- [What you will do] Each line of the listing must be transcribed exactly, except for the images, which should be excluded.

- [Material for the task]
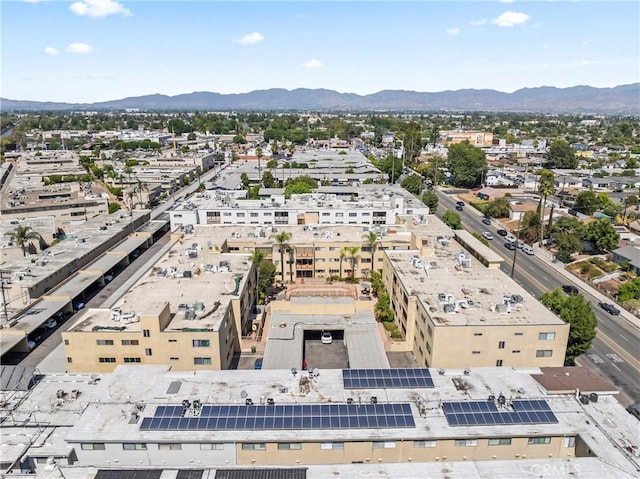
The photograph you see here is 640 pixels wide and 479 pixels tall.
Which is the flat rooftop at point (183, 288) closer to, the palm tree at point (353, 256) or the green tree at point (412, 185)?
the palm tree at point (353, 256)

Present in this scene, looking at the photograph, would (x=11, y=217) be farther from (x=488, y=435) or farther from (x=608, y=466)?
(x=608, y=466)

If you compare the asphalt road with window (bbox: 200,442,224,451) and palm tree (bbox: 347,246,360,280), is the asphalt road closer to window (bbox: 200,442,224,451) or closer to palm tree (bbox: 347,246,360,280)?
palm tree (bbox: 347,246,360,280)

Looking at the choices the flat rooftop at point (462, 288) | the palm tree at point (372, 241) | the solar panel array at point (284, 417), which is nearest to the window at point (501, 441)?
the solar panel array at point (284, 417)

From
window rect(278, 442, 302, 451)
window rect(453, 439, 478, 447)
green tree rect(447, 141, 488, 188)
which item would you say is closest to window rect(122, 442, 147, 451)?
window rect(278, 442, 302, 451)

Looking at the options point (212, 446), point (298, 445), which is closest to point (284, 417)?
point (298, 445)

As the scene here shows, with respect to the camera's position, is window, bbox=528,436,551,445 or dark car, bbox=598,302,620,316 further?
dark car, bbox=598,302,620,316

- [Solution]
The photograph you see here is 640 pixels wide and 479 pixels tall.
Which is the flat rooftop at point (183, 288) closer to, the palm tree at point (353, 256) or the green tree at point (412, 185)?
the palm tree at point (353, 256)

Present in this scene, looking at the photograph, would (x=11, y=217) be farther from (x=488, y=435) or farther from (x=608, y=466)?
(x=608, y=466)

If you compare the asphalt road with window (bbox: 200,442,224,451) and palm tree (bbox: 347,246,360,280), is the asphalt road closer to window (bbox: 200,442,224,451) or closer to palm tree (bbox: 347,246,360,280)?
palm tree (bbox: 347,246,360,280)

Looking at the choices the flat rooftop at point (462, 288) | the palm tree at point (372, 241) | the solar panel array at point (284, 417), which is nearest to the window at point (501, 441)?
the solar panel array at point (284, 417)

From
window rect(278, 442, 302, 451)
window rect(453, 439, 478, 447)
green tree rect(447, 141, 488, 188)
which item would you say is closest to window rect(122, 442, 147, 451)?
window rect(278, 442, 302, 451)

Looking at the options point (212, 446), point (298, 445), which is closest to point (284, 417)?
point (298, 445)

As the scene here shows, with respect to the camera's position, is window, bbox=528,436,551,445 or dark car, bbox=598,302,620,316 further?
dark car, bbox=598,302,620,316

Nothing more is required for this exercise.